Work required:
In the records below, pick out all lines containing the word "scientific".

Collected data:
+ + +

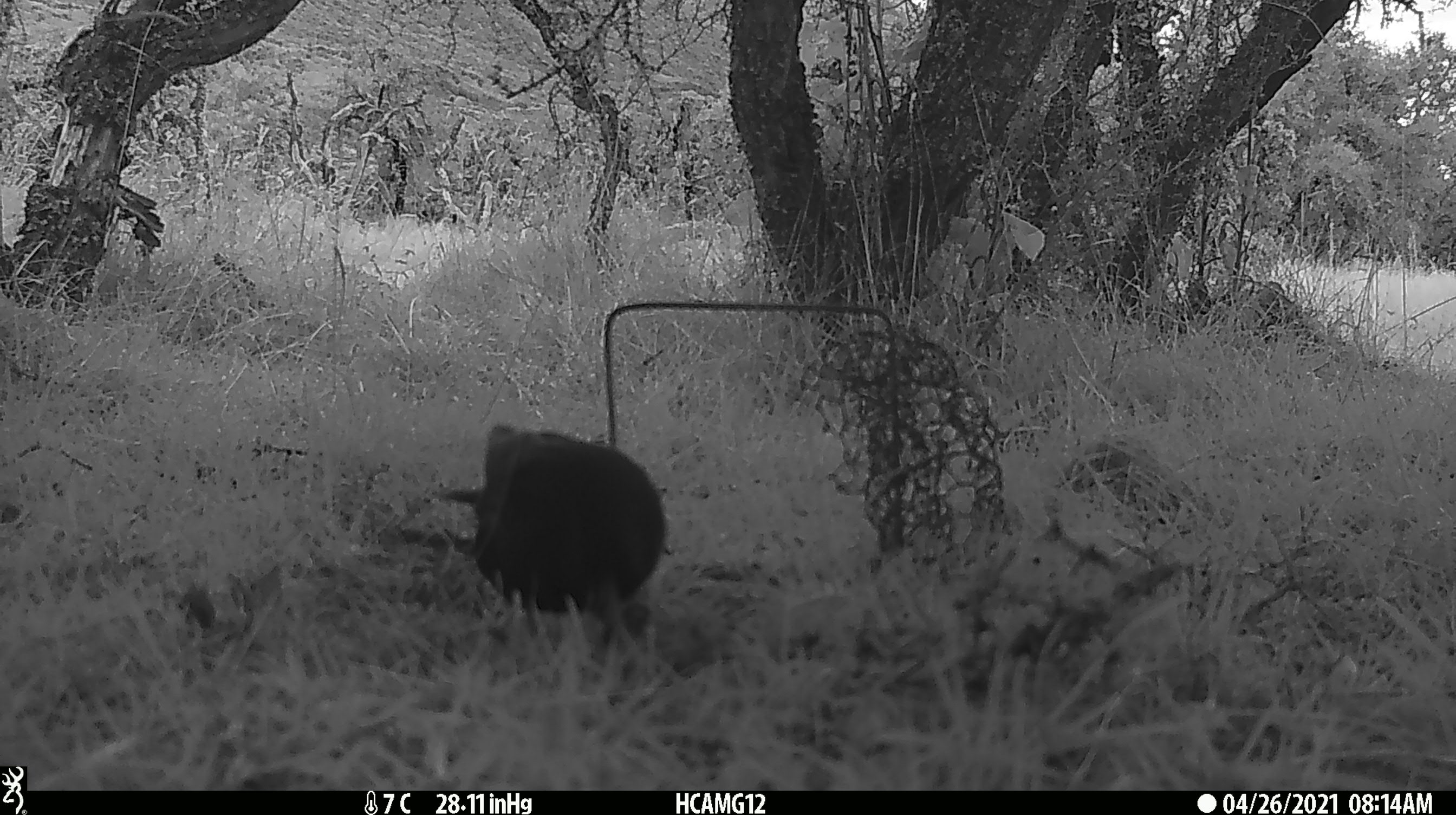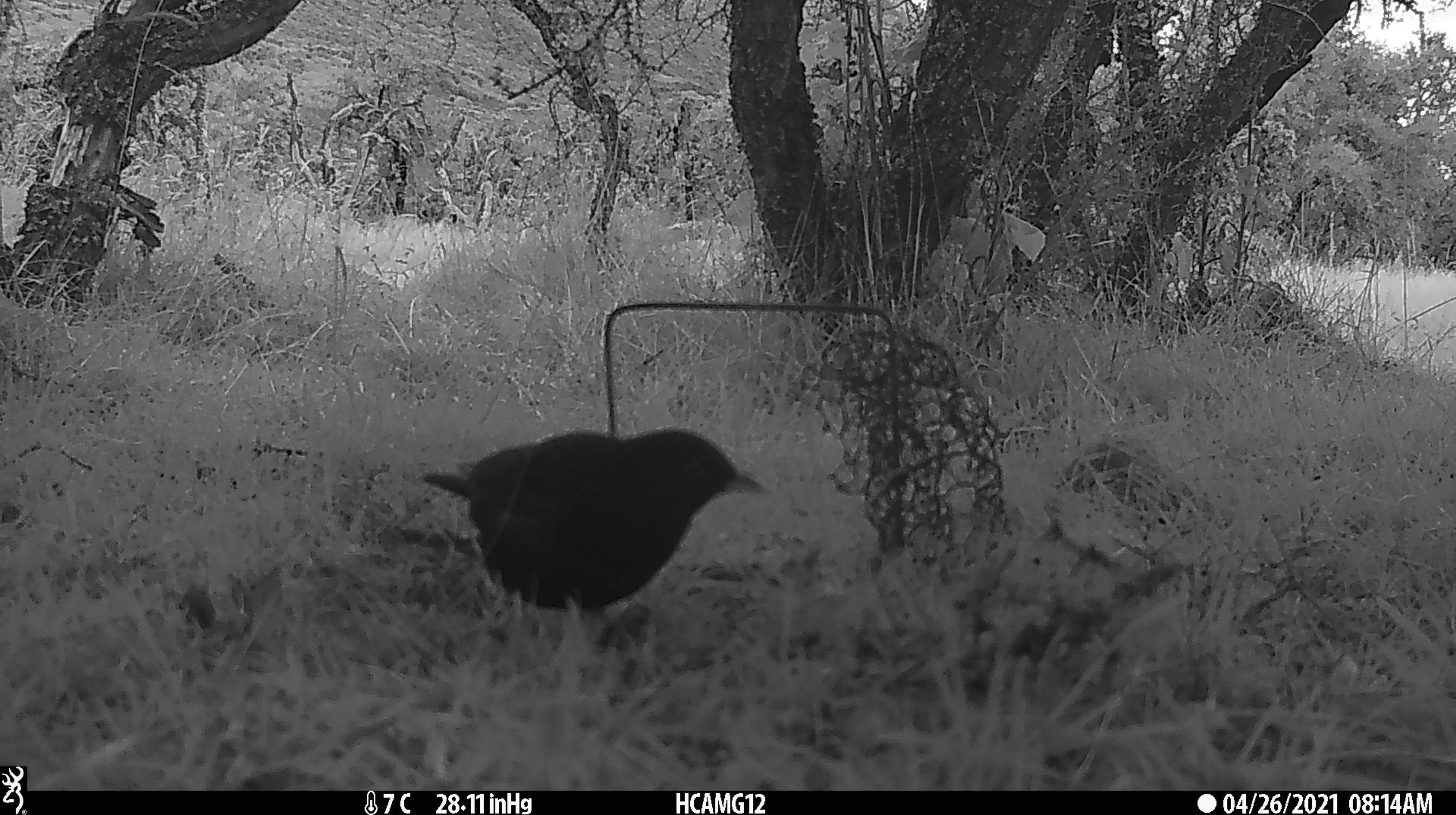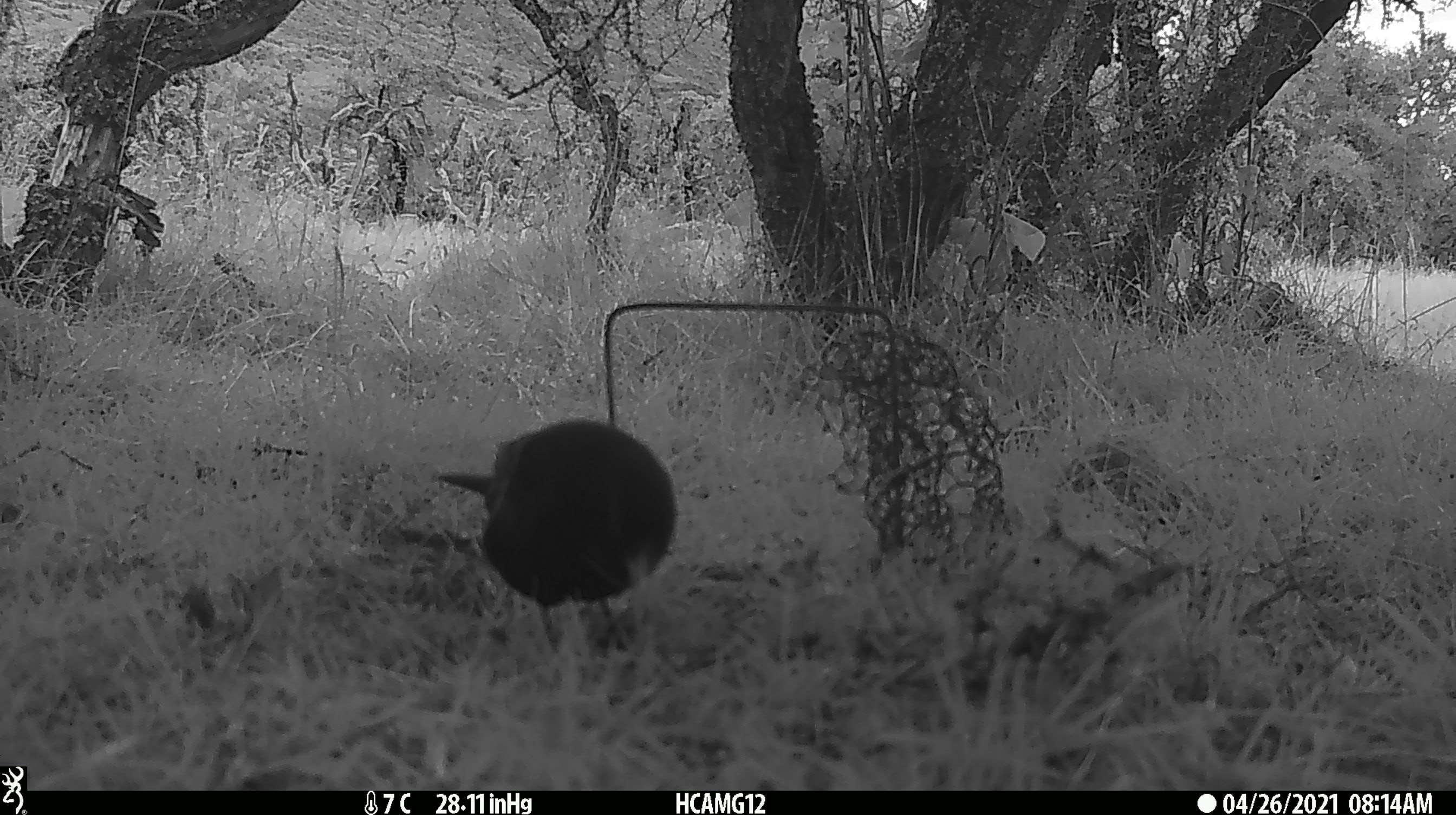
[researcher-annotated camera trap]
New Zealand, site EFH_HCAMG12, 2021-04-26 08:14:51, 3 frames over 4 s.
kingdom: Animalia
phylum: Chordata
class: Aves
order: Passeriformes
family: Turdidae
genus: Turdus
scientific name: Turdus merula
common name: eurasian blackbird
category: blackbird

+ + +

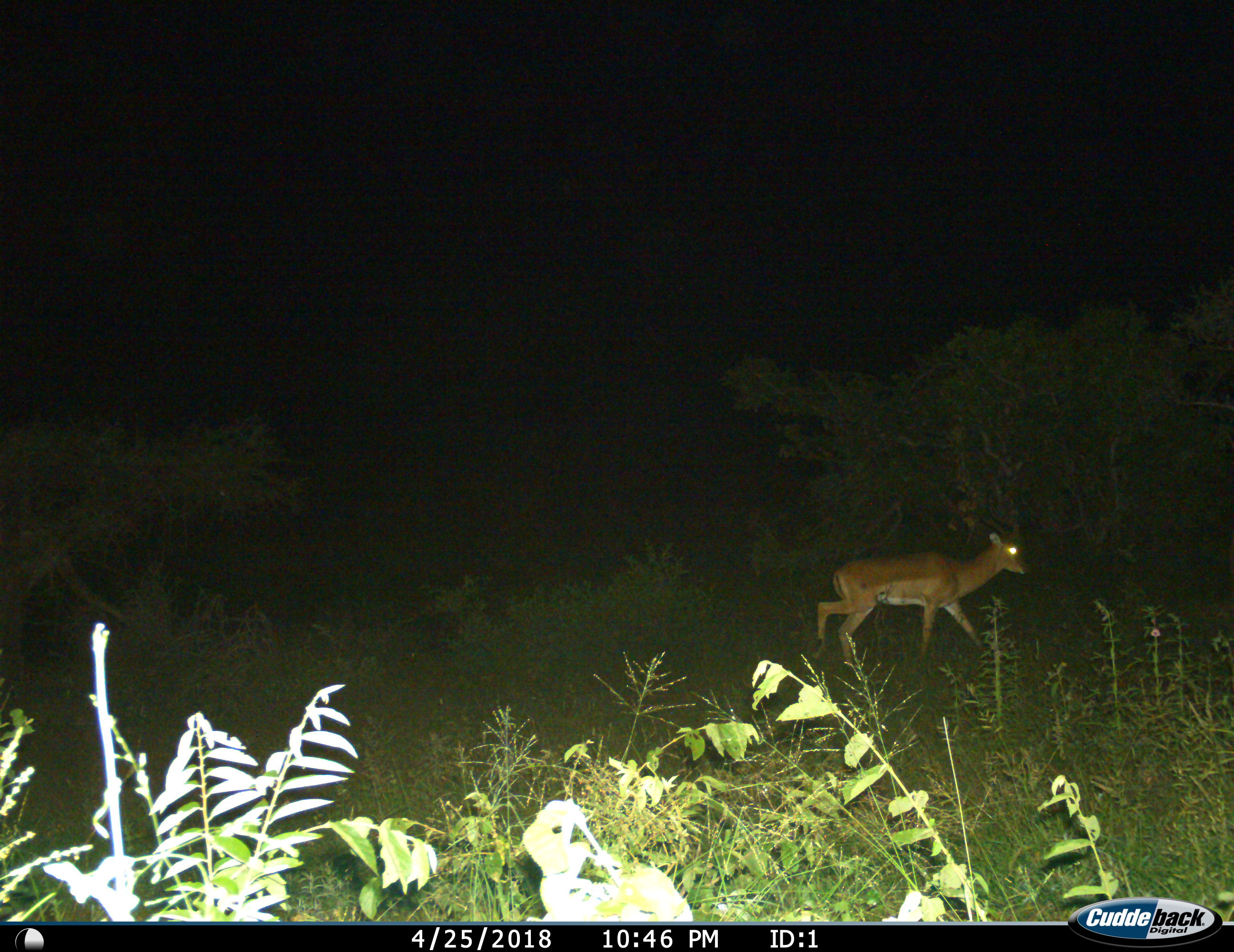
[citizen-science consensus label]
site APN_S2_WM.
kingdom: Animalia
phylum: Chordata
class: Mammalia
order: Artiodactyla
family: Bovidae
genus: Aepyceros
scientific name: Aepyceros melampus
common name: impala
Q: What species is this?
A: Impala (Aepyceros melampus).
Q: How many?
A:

+ + +

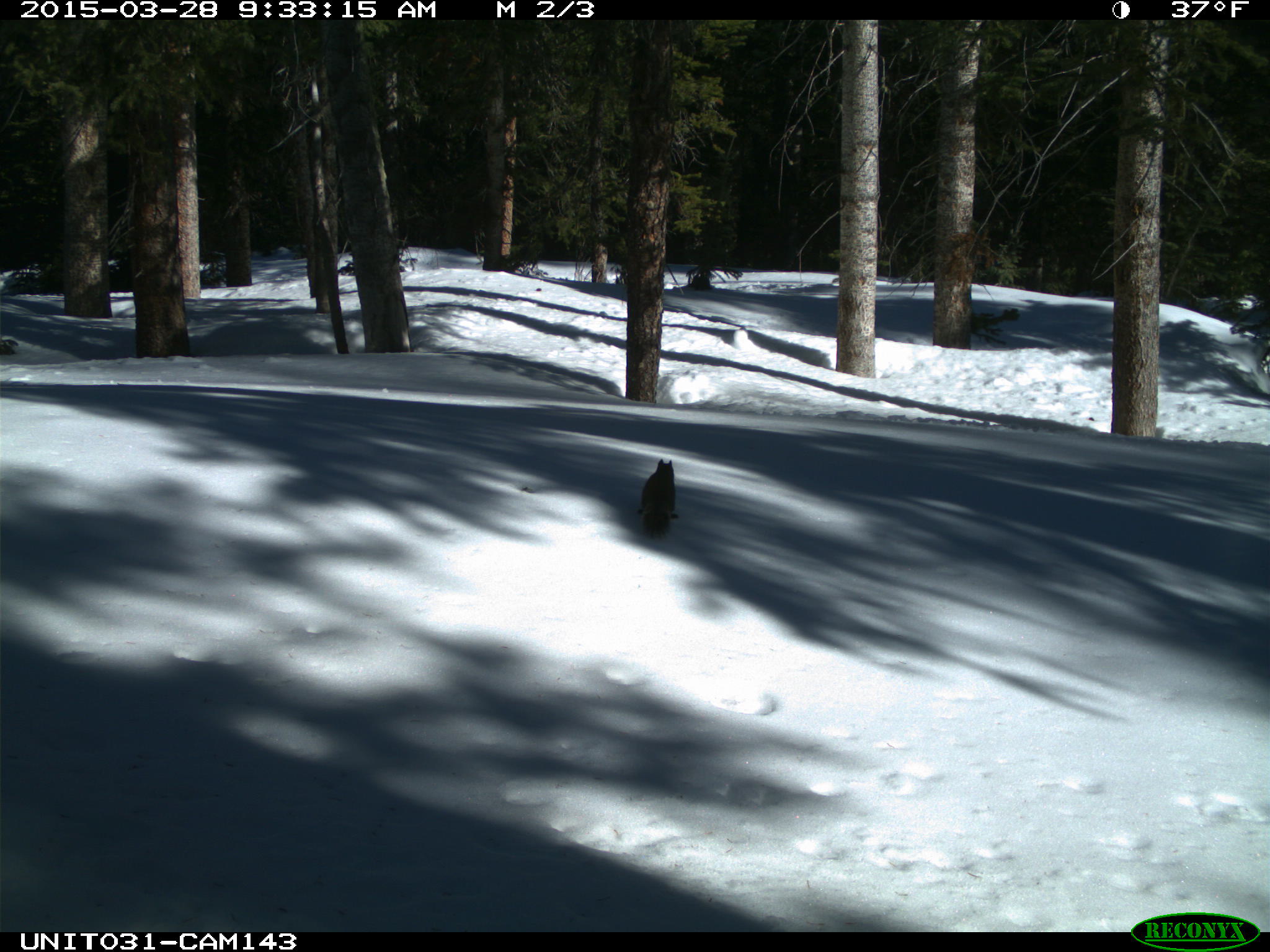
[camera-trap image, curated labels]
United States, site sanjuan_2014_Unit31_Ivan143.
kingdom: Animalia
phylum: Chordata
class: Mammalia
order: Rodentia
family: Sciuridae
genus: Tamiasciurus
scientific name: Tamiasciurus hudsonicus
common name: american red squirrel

+ + +

Response box:
scientific name: Turdus merula
scientific name: Aepyceros melampus
scientific name: Tamiasciurus hudsonicus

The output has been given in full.